После «Конька-Горбунка» пришли другие стихи. Огромное впечатление на меня произвел «Медный всадник». Но тогда его я не читала, а слушала в исполнении мамы. В раннем детстве мама начала заикаться – в ночь, когда немцы бомбили Киев. В обычной речи это было незаметно, но при чтении вслух неизменно возникало – от одного лишь ожидания. В Америке мамино заикание как-то незаметно и быстро прошло, но «Медный всадник» у меня так и остался в памяти, с таинственными, порой мучительными паузами, неожиданными цезурами, спондеями. Как я теперь понимаю, в детстве и отрочестве особое впечатление на меня оказывали энергетически заряженные вещи. У Пушкина, конечно, очень много этого чисто поэтического волшебства – и я полюбила Пушкина, тем более что мама с отрочества была пушкинисткой и сама над собой смеялась, цитируя Маяковского [264]: полки ломились от биографий, и школьницей, оставаясь дома во время болезни, я валялась в постели и читала Вересаева – этот толстенный том из двухтомника, а потом опускала на теплый пыльный пол и засыпала [265]. Были и другие стихи, которые я позже воспринимала с иронией, но тогда читала очень серьезно и взволнованно – например, Вознесенского. Немалую роль здесь сыграло то, что мой отец архитектор, а Вознесенский в их среде страшно почитался и часто выступал в Доме архитекторов. Мне и вправду нравились (то есть волновали) его хлесткость, яркость жеста, но особенно – внешне как раз совсем простые лирические его вещи (вот такие, с оттяжкой, полные сумеречной печали: «…эту воду в мурашках запруды…» [266]). У него ведь есть очень сильные лирические стихи.
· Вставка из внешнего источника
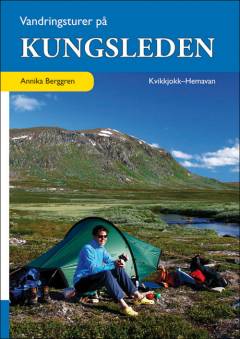 Vandringsturer på Kungsleden : \Kvikkjokk-Hemavan\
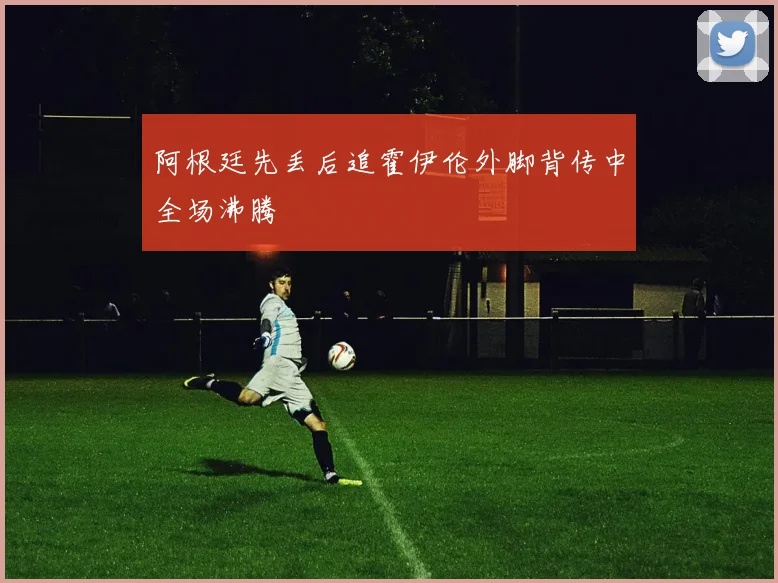 阿根廷先丢后追霍伊伦外脚背传中全场沸腾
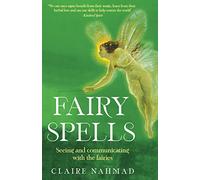 Fairy Spells : Seeing and Communicating with the Fairies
Мне кажется, в ваших стихах все-таки больше Цветаевой, а не Вознесенского. Когда она заняла его место?
Цветаеву я обнаружила для себя еще до Вознесенского. Тогда она уже была доступна (в перепечатанном на машинке виде, конечно). Какие-то люди привозили ее сборники из-за границы, некоторые покупали их за большие деньги на Кузнецком [267]. На настоящие книги денег у меня не было, но однажды я купила там же, на Кузнецком, самодельную тетрадочку в третьей или четвертой копии, с лохматыми от копирки буквами, с двумя тетрадными скрепками и в красной пустой обложке (просто листочек цветной бумаги из какого-нибудь магазина «Школьник»). Это были поэмы: Конца, Горы и Лестницы. Эту тетрадочку я всю жизнь хранила, она всегда самостоятельно стояла на моей книжной полке рядом с более поздними, уже настоящими изданиями, всегда мне был виден этот потрепанный надорванный красный «корешок». Я до сих пор испытываю благодарность к человеку, который тогда все это перепечатал и открыл мне целую жизнь. Потом я подарила тетрадочку, вместе с этим рассказом, английскому поэту и замечательной переводчице Цветаевой Саше Дагдейл.